Frisch gekämmt nimmt Sloterdijk neben Suhrkamp-Velegerin Ulla Unseld-Berkéwicz Platz und macht einen Witz über sein Alter. Er fühle sich verjüngt. Es ist Tradition, dass zum alljährlichen Kritikerempfang des Suhrkamp Verlags in der Frankfurter Villa Unseld ein Manuskript aus dem nächsten Frühjahrsprogramm gelesen wird. Zum 56. Empfang also Sloterdijk.
Ich gebe zu, ich wollte das Manuskript des Karlsruher Philosophen sowieso blöd finden. Spätestens seit er 2010 den Vorschlag unterbreitet hat, Steuern durch Almosen von Reichen zu ersetzen, will ich alles von ihm blöd finden.
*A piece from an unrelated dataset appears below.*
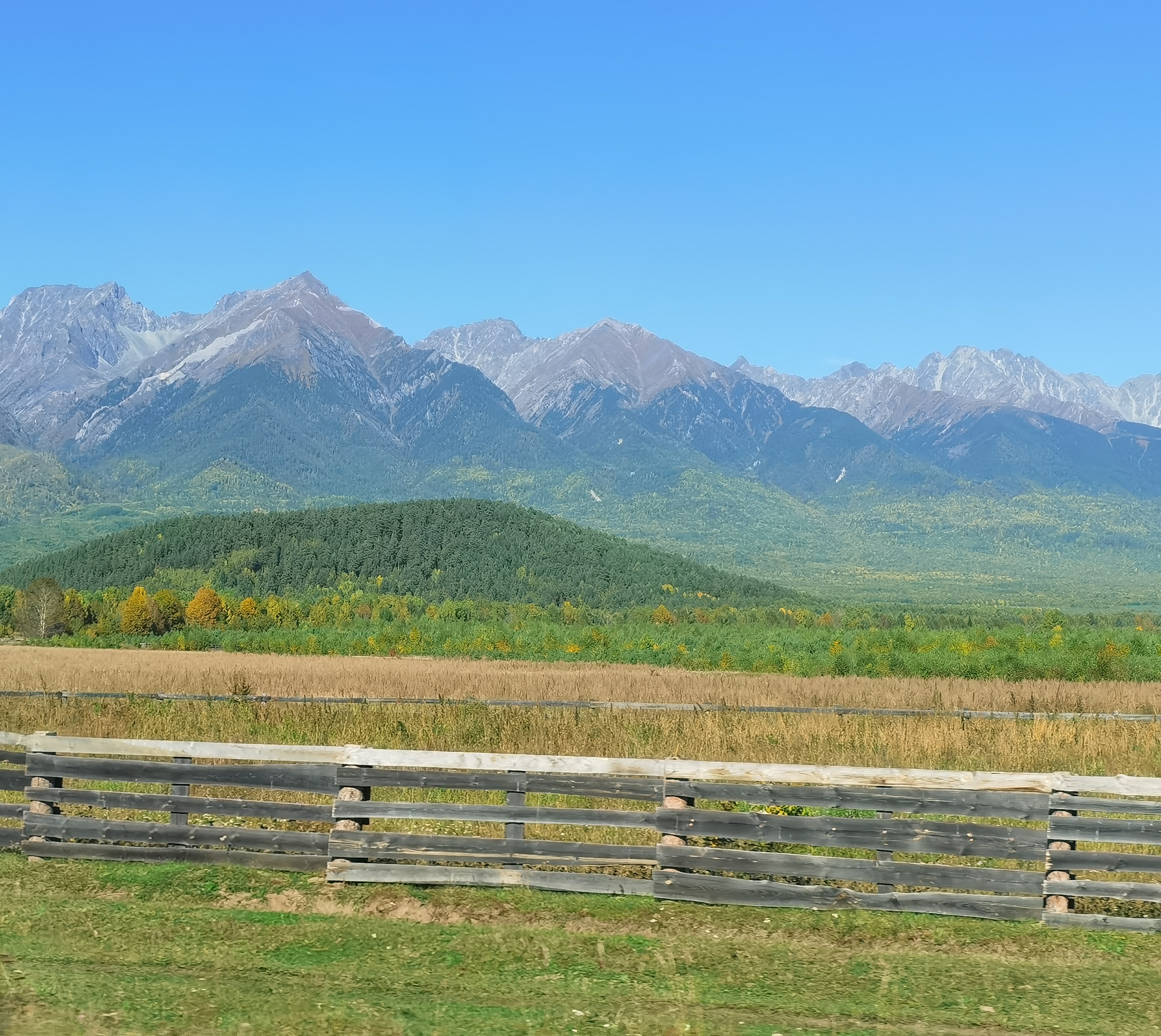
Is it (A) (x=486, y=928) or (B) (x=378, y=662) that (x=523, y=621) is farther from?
(A) (x=486, y=928)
Der Frankfurter Philosoph Axel Honneth, der Sloterdiijk in dieser Steuer-Almosen-Debatte öffentlich angriff, ist in diesem Jahr dem Kritikerempfang ferngeblieben. Dabei hat er auch gerade ein neues Buch bei Suhrkamp – „Die Idee des Sozialismus“ heraus. Es ist ein Vorschlag zur Aktualisierung der Idee des Sozialismus, dessen theoretische Prämissen noch aus der Zeit des Industrialismus stammten. Honneth spricht vor allem über politische Freiheit, aber auf einer metapolitischen Ebene, was einen am Ende etwas ratlos zurücklässt.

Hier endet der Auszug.